* **PROBLEM SET**:
A. List every university, college, and federal body named in the article about Hunter Armstrong.
B. Carry the article about Hunter Armstrong forward from its last sentence.

* **SOURCE EXTRACT**:
===============
UAH BSBA graduate Hunter Armstrong ready to battle cybersecurity threats

James Hunter Armstrong
Hunter Armstrong

In the world of cybersecurity, there are technical experts, and there are agency administrators. They don’t always speak the same language. James Hunter Armstrong is one of the translators.

At least he will be after May 4 when he graduates from The University of Alabama in Huntsville (UAH), a part of The University of Alabama System, with a Bachelor of Science in Business Administration degree in information systems with a concentration in cybersecurity. Then he’ll be ready to fill a vital communications role as the link between the experts and the managers.

Effective communication is important to the functioning of any team – especially in government, where actions can affect countless people and their personal information.

“I have taken enough managerial classes to understand the management perspective and enough technical classes to understand the technology,” Armstrong says.

The people running the technology, he adds, are “really focused on their craft, so it can be difficult for them to communicate with someone who doesn’t know about cybersecurity.”

Armstrong gained direct experience with experts and managers during an internship last summer at a government agency. After graduation, he will be employed by the same agency.

Armstrong began his journey to cybersecurity go-between when he was studying computer science at Calhoun Community College during the virtual days of the pandemic. He was approached about CyberCorps: Scholarship for Service (SFS). Offered at select schools, including UAH, by the National Science Foundation and co-sponsored by the U.S. Office of Personnel Management and Department of Homeland Security, CyberCorps aims to train the nation’s next line of cybersecurity experts.

“I looked into the scholarship and decided to go into cyber.”
===============
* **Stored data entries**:

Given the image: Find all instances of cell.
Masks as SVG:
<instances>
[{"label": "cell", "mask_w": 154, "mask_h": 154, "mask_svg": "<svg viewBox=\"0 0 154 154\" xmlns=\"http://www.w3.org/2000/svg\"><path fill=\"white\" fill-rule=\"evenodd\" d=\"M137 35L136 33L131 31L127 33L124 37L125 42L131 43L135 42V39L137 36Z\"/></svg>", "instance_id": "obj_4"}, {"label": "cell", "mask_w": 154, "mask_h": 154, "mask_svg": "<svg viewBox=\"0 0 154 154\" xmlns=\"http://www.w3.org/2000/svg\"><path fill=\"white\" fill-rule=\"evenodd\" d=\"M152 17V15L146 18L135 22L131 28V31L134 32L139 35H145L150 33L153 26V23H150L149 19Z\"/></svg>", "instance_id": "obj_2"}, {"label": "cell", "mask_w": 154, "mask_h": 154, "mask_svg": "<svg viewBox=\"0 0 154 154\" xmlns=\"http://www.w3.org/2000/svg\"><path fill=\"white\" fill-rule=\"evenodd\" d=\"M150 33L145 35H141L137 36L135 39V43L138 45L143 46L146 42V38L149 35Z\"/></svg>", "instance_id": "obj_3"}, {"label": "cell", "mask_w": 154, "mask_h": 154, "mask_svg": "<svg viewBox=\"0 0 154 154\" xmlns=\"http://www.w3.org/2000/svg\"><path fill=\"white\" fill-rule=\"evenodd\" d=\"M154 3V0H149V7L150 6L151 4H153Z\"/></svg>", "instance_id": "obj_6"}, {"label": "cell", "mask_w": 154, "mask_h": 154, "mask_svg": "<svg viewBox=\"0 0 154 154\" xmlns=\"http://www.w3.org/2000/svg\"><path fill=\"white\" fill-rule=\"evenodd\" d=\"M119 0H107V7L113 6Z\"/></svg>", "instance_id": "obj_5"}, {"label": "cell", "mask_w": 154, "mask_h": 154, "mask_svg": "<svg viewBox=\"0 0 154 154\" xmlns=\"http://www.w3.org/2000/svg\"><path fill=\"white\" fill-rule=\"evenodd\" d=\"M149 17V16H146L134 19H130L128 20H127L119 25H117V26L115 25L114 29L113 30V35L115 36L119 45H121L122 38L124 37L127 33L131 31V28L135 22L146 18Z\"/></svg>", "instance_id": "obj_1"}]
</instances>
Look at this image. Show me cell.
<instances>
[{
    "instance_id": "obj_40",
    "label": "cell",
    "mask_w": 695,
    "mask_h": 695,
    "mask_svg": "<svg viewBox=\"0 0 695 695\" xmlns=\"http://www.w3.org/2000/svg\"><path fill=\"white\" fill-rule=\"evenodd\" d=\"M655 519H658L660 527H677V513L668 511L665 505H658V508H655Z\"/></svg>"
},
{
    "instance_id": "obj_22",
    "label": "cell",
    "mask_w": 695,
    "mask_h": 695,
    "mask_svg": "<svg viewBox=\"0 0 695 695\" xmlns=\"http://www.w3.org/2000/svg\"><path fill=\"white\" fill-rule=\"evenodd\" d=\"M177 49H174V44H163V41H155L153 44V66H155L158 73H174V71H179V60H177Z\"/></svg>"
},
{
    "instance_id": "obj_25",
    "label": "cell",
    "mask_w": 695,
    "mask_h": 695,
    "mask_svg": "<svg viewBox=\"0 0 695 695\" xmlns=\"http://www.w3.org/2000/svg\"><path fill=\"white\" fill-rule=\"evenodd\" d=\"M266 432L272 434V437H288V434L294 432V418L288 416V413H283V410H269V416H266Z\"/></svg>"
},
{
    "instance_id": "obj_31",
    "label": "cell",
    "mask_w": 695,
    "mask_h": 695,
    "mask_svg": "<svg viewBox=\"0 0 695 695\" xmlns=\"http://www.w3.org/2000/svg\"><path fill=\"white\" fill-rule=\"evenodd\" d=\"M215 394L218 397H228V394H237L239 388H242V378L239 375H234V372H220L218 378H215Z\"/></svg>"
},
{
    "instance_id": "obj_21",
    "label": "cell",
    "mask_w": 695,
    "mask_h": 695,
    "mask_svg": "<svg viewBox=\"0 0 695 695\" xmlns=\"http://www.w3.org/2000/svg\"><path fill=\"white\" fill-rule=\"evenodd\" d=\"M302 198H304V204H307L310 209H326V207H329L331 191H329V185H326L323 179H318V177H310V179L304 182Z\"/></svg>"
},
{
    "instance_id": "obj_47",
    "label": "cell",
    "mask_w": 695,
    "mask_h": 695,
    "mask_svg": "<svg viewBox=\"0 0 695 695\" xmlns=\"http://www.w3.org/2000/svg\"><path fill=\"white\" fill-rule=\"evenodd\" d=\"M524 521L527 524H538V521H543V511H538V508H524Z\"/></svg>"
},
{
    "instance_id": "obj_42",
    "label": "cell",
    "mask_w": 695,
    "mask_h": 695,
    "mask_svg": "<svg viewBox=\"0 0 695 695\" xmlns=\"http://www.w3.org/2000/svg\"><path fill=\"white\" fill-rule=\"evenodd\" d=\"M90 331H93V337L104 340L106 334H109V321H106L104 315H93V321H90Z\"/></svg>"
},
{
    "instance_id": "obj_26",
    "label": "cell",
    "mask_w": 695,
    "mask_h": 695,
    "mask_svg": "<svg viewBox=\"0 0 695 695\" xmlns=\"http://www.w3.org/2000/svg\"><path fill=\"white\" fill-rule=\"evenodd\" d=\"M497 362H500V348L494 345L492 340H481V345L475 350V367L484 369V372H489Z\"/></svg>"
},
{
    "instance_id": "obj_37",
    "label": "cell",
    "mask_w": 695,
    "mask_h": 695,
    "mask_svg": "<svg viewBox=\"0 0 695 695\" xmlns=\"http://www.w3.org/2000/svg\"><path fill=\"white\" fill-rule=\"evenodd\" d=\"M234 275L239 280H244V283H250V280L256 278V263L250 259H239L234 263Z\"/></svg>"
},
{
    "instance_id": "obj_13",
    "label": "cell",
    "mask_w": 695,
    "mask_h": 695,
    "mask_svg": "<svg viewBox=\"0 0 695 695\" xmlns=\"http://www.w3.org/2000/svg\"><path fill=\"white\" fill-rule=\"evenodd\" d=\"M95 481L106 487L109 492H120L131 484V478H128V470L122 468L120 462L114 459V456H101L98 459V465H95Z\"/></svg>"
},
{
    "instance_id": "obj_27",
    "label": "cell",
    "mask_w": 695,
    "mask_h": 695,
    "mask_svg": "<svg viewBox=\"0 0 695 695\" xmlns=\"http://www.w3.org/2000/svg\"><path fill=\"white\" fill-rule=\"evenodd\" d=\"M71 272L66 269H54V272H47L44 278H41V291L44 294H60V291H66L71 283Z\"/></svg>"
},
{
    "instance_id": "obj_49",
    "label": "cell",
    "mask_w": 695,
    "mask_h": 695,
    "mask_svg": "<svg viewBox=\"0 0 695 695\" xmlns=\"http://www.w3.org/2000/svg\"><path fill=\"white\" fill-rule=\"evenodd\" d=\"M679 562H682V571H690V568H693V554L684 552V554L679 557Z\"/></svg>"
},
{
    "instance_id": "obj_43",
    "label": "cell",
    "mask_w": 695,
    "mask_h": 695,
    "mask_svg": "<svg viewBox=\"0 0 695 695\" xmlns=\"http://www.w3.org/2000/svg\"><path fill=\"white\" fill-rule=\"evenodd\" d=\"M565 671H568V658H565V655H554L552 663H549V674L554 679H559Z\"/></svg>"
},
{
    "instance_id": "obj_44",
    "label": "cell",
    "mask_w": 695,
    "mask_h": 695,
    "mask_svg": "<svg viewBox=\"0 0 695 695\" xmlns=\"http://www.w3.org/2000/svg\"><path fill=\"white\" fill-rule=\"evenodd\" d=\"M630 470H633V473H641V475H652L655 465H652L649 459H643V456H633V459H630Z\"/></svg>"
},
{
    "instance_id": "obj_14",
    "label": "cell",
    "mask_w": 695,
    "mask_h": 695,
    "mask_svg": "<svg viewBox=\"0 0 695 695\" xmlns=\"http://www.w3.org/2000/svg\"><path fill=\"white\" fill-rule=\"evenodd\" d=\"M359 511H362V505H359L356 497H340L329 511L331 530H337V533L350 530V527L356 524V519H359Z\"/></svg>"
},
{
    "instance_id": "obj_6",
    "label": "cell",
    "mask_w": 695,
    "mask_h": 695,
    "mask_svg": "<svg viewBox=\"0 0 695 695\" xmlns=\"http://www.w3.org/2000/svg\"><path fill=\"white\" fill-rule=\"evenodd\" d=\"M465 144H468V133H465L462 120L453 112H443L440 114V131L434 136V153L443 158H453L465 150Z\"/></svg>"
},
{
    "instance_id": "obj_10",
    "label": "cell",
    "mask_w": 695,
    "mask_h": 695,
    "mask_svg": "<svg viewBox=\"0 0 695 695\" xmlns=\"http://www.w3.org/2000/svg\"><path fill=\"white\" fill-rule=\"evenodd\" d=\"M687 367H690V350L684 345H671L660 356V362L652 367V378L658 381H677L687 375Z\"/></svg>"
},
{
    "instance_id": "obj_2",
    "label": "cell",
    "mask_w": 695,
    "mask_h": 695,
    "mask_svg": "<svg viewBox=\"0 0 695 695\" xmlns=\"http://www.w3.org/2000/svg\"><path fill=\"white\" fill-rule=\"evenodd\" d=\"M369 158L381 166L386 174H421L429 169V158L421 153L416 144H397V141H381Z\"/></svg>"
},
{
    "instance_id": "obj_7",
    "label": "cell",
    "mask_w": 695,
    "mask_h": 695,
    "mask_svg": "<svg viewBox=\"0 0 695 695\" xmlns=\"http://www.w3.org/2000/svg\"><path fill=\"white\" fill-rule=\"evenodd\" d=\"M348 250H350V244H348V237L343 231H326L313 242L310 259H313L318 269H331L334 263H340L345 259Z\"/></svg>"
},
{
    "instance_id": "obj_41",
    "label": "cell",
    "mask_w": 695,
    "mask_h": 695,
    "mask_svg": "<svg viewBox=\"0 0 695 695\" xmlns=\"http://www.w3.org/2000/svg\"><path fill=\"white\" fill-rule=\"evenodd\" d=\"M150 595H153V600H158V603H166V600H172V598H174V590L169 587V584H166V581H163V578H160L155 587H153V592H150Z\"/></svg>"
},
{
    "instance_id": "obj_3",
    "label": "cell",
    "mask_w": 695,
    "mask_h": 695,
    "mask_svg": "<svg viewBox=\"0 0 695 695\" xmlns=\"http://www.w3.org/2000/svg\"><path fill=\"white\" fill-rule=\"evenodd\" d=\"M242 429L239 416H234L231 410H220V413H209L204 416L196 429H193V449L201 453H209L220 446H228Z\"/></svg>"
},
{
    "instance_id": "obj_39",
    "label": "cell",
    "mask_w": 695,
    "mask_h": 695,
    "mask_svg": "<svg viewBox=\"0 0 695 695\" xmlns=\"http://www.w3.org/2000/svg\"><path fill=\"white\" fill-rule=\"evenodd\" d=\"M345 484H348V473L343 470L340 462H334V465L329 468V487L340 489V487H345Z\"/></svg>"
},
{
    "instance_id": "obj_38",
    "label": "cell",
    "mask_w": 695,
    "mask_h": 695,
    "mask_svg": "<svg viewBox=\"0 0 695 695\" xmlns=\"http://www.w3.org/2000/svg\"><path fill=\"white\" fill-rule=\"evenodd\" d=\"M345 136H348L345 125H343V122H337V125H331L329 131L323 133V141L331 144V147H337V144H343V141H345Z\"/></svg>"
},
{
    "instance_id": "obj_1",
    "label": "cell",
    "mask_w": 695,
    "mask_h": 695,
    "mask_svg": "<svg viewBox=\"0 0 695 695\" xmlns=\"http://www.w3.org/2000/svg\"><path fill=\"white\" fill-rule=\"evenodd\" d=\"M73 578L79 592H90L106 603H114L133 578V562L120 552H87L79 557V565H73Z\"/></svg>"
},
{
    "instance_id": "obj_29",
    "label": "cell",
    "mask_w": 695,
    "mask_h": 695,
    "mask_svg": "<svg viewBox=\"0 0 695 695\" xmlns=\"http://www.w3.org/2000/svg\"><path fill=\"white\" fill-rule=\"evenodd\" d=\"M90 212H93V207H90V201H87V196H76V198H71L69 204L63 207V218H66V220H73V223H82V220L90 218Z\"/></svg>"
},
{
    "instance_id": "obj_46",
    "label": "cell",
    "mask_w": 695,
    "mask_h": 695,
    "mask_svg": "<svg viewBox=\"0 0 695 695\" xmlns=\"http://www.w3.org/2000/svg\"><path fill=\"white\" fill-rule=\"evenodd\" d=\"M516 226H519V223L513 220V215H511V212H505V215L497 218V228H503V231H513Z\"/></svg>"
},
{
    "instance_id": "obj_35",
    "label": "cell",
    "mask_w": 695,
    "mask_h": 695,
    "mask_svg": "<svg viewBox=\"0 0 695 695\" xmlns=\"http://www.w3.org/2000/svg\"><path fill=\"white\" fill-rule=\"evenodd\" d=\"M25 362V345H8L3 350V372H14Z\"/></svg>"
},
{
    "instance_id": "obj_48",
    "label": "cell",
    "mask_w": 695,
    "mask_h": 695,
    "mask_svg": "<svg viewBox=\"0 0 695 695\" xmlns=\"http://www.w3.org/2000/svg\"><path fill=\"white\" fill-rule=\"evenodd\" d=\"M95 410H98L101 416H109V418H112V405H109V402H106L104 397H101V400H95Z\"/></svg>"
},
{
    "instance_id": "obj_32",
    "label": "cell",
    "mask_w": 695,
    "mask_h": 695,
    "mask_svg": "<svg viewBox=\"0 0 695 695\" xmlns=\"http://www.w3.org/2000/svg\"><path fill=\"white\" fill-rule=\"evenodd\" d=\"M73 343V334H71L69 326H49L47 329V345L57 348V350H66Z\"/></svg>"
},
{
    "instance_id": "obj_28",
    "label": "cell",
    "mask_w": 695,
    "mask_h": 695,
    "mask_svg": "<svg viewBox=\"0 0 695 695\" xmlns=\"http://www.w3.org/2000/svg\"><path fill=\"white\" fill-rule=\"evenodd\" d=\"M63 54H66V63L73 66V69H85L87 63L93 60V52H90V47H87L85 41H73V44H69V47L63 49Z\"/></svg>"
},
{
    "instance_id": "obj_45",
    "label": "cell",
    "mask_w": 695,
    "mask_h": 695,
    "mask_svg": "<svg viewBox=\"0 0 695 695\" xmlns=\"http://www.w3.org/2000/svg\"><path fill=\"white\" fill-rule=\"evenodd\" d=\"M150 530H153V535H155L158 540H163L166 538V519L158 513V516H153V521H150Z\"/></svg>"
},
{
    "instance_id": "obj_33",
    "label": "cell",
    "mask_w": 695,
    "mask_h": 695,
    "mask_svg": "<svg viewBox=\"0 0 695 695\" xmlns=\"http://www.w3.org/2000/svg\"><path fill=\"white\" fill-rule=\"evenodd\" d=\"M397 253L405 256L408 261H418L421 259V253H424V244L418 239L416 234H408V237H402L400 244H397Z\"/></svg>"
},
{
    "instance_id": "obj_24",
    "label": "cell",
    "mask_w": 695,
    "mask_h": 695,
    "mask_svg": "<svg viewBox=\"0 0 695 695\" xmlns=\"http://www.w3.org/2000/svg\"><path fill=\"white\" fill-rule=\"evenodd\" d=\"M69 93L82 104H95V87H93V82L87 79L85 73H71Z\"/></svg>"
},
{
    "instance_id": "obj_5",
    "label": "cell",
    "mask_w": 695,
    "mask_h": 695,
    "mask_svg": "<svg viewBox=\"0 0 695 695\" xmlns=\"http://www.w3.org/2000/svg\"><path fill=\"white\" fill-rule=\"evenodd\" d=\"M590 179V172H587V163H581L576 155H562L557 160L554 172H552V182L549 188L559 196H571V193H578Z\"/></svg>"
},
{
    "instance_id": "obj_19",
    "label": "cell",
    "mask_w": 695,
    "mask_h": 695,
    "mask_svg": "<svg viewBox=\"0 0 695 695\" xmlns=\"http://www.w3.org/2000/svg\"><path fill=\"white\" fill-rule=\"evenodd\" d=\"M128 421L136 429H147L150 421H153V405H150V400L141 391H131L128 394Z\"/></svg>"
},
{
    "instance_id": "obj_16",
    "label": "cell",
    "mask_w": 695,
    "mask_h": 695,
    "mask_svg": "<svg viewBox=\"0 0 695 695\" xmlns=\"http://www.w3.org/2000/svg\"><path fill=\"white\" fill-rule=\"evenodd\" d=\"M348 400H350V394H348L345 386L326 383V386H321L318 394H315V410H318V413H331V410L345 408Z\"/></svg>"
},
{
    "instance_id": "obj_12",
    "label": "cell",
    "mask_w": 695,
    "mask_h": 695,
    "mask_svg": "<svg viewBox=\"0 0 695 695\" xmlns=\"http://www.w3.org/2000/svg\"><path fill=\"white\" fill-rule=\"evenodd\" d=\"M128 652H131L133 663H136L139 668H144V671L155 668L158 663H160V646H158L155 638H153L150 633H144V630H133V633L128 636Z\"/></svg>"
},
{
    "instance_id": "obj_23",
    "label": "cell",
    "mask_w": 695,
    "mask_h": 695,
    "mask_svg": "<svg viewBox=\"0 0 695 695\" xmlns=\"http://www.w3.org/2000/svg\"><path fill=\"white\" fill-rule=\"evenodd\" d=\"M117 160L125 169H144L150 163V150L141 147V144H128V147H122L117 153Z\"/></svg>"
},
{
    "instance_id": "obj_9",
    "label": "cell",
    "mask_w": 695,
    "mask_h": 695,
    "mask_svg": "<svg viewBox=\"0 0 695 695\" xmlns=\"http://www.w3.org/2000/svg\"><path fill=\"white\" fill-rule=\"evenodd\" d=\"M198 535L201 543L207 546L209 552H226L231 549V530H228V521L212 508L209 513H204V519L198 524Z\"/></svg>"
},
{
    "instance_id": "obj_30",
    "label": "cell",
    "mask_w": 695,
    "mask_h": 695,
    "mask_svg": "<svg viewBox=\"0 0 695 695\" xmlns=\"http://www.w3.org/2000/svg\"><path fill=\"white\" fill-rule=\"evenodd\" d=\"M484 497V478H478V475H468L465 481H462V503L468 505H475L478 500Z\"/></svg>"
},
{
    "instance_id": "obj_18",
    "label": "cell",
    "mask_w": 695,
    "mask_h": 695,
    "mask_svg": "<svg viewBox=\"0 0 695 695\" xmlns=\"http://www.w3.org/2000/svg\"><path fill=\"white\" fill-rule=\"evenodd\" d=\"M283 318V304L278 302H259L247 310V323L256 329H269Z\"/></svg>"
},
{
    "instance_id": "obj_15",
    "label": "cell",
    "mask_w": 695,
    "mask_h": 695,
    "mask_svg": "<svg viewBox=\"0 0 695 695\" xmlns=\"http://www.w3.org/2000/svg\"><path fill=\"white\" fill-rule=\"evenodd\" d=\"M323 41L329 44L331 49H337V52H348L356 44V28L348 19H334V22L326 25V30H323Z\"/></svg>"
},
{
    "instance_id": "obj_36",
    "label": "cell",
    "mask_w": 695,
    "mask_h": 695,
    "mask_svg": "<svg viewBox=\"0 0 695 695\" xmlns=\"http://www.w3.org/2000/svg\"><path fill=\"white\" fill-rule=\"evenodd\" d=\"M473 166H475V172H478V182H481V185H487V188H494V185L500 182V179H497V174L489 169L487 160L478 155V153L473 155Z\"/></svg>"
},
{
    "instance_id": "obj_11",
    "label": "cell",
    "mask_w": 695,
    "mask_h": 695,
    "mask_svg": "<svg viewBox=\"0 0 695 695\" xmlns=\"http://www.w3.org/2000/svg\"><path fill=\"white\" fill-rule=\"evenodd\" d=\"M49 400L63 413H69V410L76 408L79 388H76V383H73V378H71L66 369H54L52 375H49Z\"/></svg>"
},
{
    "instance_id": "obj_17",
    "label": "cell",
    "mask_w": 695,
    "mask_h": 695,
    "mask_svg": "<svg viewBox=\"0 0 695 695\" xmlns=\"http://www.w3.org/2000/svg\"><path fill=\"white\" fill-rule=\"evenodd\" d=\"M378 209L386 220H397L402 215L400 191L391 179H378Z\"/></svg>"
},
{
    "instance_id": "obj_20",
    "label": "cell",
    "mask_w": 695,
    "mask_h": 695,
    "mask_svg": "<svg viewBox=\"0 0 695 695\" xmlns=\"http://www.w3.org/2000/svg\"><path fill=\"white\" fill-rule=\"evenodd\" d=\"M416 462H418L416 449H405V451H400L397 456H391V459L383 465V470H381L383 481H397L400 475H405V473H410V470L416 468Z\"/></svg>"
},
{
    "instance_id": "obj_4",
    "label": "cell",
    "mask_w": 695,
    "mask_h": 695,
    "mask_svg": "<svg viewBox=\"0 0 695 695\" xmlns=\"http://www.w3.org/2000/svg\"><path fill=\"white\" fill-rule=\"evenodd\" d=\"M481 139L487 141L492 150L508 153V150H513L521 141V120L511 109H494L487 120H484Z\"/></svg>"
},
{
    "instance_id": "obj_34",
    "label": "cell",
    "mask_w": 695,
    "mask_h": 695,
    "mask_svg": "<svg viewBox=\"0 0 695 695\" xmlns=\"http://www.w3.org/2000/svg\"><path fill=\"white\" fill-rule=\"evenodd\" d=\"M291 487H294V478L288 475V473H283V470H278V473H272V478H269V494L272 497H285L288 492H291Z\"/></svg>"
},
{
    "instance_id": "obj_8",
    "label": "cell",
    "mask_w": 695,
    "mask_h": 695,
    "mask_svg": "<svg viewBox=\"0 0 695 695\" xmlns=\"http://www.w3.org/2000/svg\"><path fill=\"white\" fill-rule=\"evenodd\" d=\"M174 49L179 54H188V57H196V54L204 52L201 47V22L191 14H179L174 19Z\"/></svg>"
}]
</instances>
===============
* **ANSWERS TO THE PROBLEMS**:
A.
- The University of Alabama in Huntsville (UAH)
- The University of Alabama System
- Calhoun Community College
- National Science Foundation
- U.S. Office of Personnel Management
- Department of Homeland Security

B.
So, he transferred to UAH.

Among the UAH classes that Armstrong says have helped him the most are business communication with Anthony Greer and business writing with Elizabeth Hardin.

“Business communication was great for learning how to present yourself in a business setting and communicate verbally, and business writing was super helpful for communicating nonverbally in the workplace.”

Armstrong also appreciates his classes with Dr. D.J. Hovermale, clinical assistant professor in the College of Business.

“I learned everything I know about cyber here at UAH,” he says.

Last summer’s internship built on Armstrong’s UAH studies.

“It helped me learn how to work with a professional team,” he says, “but that was not too different from here at UAH. It also gave me an inside look at how it is to work in government.”

Now Armstrong is ready for a new career. But he also might find time to protect his home from the cyber threats he knows can be lurking.

“Everything in your house is going to be cyber,” he says, referring to the latest appliance and home-security technology. “They already can hack our refrigerators. We recently moved into a new house. I haven’t had time to think of a safe way to implement the technology, so we haven’t done it yet.”